CAMP ASHRAF, Iraq, March 16 (UPI) -- Iranian dissidents residing at the Camp Ashraf enclave in Iraq's Diyala province said national forces have them surrounded following efforts to close the camp.
Camp Ashraf is home to the People's Mujahedin of Iran, which opposes the clerical regime in Iran. It has an acrimonious relationship with some lawmakers in Baghdad due in part to its ties to the former regime of Saddam Hussein.
U.S. officials in Iraq had extended security pledges to the group as protected persons under international law, though Iraqi national security adviser Mowaffak al-Rubaie had pledged in January to close the camp down by March.

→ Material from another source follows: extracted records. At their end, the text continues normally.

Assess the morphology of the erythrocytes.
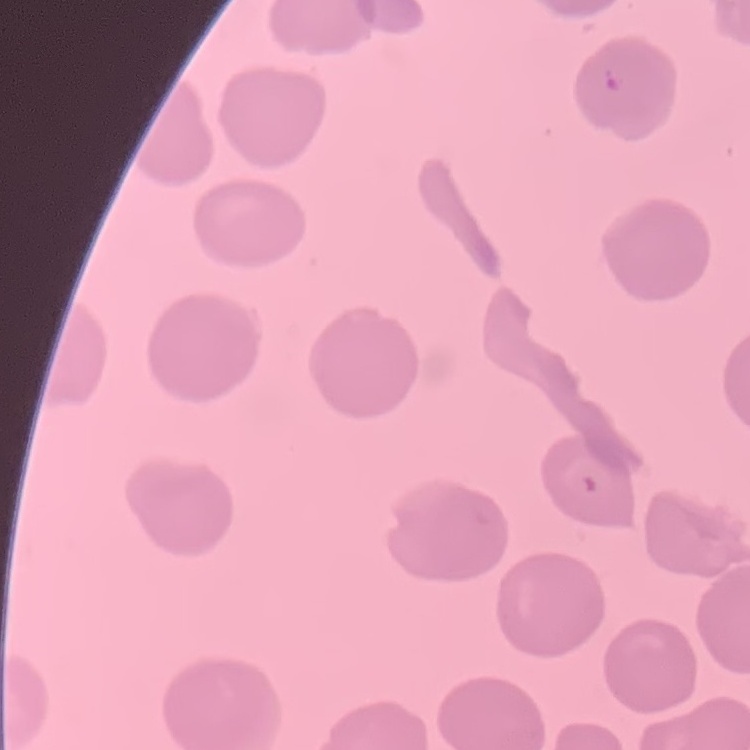
No rouleaux formation.

Summary:
  - Stain: Field's or Giemsa
  - Preparation: thin blood smear
  - Image type: one tile cut from a larger photomicrograph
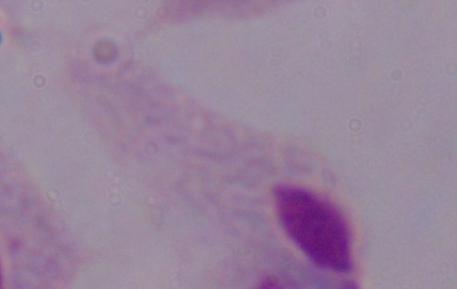
identification: trichomonad
modality: micrograph
magnification: 1000x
Assess this cell for malaria.
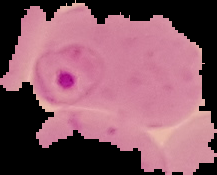

Parasitized.

Summary:
  - Image size: 217×175 pixels
  - Preparation: thin blood smear
  - Image type: segmented cell region on a black background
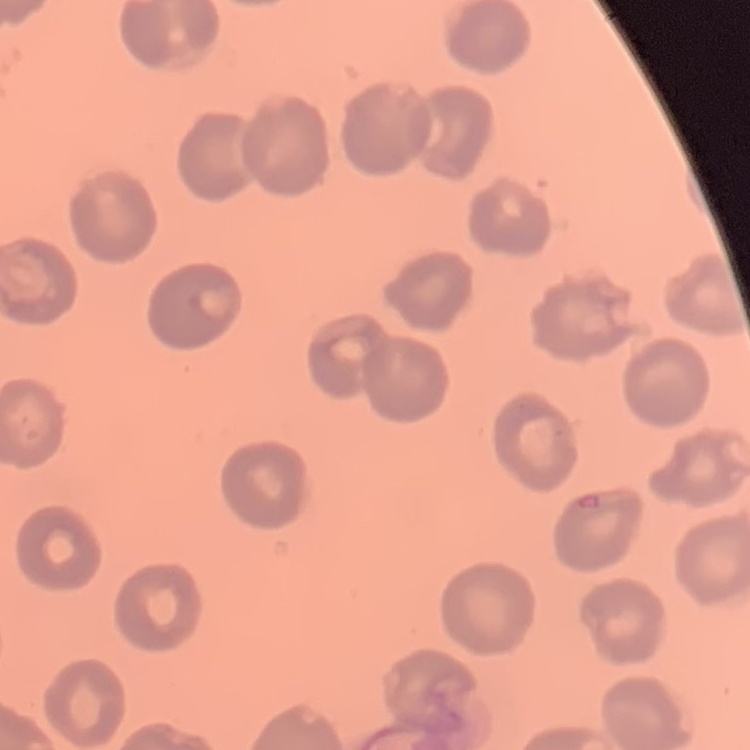
Summary:
  - Erythrocyte morphology: no rouleaux formation
  - Image type: one tile cut from a larger photomicrograph
  - Preparation: thin blood film
  - Stain: Field's or Giemsa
Assess this cell for malaria.
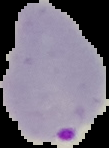

Parasitized.

Image is 109×148 pixels. From a thin blood smear. Segmented cell region on a black background.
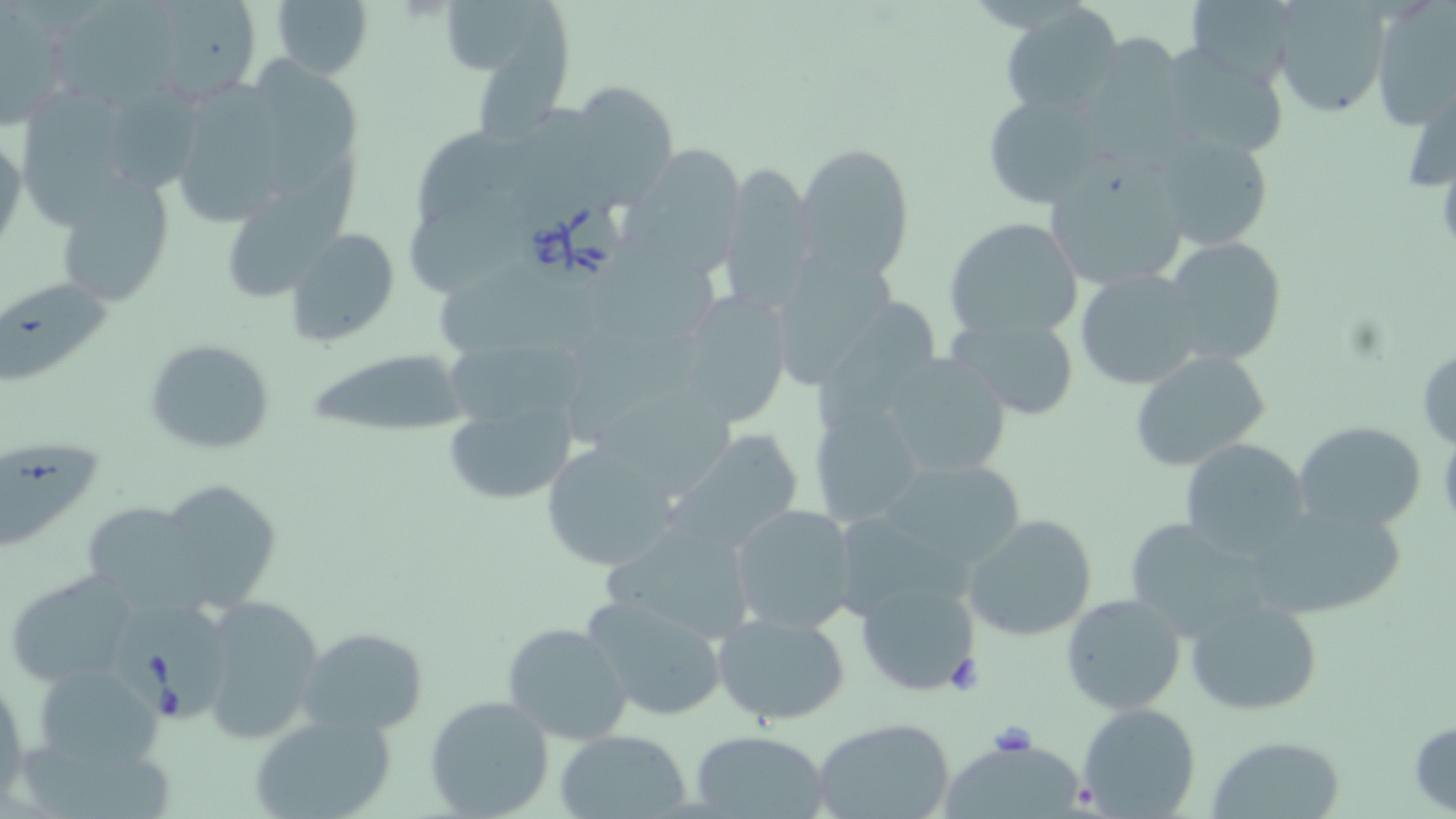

Officials with the National Council of Resistance of Iran, a PMOI affiliate, said in letters sent to United Press International that Iraqi security forces surrounded their Diyala enclave, threatening several of its members holed up in an Ashraf building.
"The Iraqi forces intend to seize the building and have warned that they would take over the building even if 40 of the residents were to get killed," the letter said, adding that security forces had lashed out at the dissidents with electric batons.
Maryam Rajavi, the leader of the NCRI, issued a letter to U.S. President Barack Obama calling for direct intervention from Washington in order to prevent a humanitarian disaster.
The PMOI is considered a terrorist organization by several nations for its violent opposition to Iran, though it says it has abandoned militancy.
U.S. officials in Iraq did not respond to repeated requests for information.